Les Français continuent de puiser dans leur épargne réglementée. En mai, le Livret A a enregistré une décollecte de 630 millions d'euros, selon les données publiées mercredi par la Caisse des dépôts (CDC). Il s'agit du cinquième mois consécutif de retraits nets, une situation qui ne s'était pas produite depuis mai 2009.
Un encours toujours élevé malgré les retraits
L'encours total du Livret A s'élève à 444,6 milliards d'euros fin mai, un montant encore important après plusieurs années de hausse des taux. Parallèlement, le Livret de développement durable et solidaire (LDDS), dont le taux est identique à celui du Livret A (1,5%), a subi une décollecte de 140 millions d'euros, portant son encours à 164,9 milliards d'euros. Au total, les deux produits cumulent 609,5 milliards d'euros d'encours fin mai 2026.
Les LEP également touchés
Même le Livret d'épargne populaire (LEP), réservé aux ménages modestes et rémunéré à 2,5%, n'a pas échappé à la tendance. Les retraits ont quasiment égalé les dépôts, entraînant une baisse de l'encours de 30 millions d'euros, à 83,6 milliards d'euros fin mai.
Ces mouvements ne signifient pas que les Français cessent d'épargner. Selon France Assureurs, les dépôts sur les contrats d'assurance vie, aux taux plus attractifs, ont bondi depuis le début de l'année, avec un record de cotisations en avril à 17,6 milliards d'euros.

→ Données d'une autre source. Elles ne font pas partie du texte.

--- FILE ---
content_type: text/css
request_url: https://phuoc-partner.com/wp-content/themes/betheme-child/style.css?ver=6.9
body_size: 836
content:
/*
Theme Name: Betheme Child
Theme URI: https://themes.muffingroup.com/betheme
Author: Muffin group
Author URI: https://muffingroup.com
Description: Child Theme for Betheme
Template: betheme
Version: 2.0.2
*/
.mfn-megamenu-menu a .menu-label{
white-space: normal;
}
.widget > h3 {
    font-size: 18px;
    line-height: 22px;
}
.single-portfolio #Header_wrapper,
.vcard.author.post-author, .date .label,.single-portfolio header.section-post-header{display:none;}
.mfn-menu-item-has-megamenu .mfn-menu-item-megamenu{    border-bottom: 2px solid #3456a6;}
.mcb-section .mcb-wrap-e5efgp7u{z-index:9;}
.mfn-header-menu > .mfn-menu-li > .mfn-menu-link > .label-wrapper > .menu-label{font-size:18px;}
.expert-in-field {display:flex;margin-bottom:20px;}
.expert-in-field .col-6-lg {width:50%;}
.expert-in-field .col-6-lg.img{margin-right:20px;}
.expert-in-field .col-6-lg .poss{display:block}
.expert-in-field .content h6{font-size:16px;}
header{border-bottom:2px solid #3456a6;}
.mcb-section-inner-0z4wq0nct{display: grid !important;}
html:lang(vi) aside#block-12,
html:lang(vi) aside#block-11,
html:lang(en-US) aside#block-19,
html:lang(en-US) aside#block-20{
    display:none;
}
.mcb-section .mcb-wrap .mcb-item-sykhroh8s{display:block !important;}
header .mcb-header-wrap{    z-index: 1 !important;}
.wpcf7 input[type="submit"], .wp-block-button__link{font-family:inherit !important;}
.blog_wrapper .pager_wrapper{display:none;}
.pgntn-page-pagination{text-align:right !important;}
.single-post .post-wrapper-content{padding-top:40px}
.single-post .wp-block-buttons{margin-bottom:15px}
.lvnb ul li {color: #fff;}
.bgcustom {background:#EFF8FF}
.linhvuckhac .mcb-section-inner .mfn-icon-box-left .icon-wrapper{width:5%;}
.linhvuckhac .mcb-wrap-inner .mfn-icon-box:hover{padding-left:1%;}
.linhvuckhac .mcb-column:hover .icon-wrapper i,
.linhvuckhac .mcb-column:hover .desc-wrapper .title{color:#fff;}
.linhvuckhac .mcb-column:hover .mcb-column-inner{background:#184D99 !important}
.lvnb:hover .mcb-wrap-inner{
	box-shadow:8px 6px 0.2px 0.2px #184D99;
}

Perspectives : une hausse du taux en juillet ?
Sur le premier semestre 2026, le rendement net du Livret A, une fois l'inflation déduite, reste positif. Mais pour la seconde moitié de l'année, tout dépendra de la décision attendue mi-juillet du ministre de l'Économie, Roland Lescure, et du nouveau gouverneur de la Banque de France, Emmanuel Moulin. Ils pourraient relever le taux du Livret A, actuellement à 1,5% depuis février, en fonction de l'inflation. Celle-ci s'est établie à 2,4% sur un an en mai, accélérée par la hausse des prix de l'énergie liée à la guerre au Moyen-Orient.